#### [DATASET CONTENT]
•••
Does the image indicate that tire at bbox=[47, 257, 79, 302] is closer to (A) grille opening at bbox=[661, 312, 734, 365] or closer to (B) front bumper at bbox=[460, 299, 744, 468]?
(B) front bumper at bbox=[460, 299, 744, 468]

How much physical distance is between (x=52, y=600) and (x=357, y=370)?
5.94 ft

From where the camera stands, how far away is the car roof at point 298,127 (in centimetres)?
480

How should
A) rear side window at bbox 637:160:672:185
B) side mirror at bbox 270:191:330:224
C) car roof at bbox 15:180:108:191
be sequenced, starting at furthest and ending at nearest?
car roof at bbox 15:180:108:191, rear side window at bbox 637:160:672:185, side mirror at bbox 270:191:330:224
•••
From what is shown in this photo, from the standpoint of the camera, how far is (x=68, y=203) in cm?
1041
•••
#### [GOAL OF THE EXERCISE]
State how many lines of the data above contain the string "camera", with uppercase and lowercase treated as different, and give only the number.

#### [EXERCISE OUTPUT]
2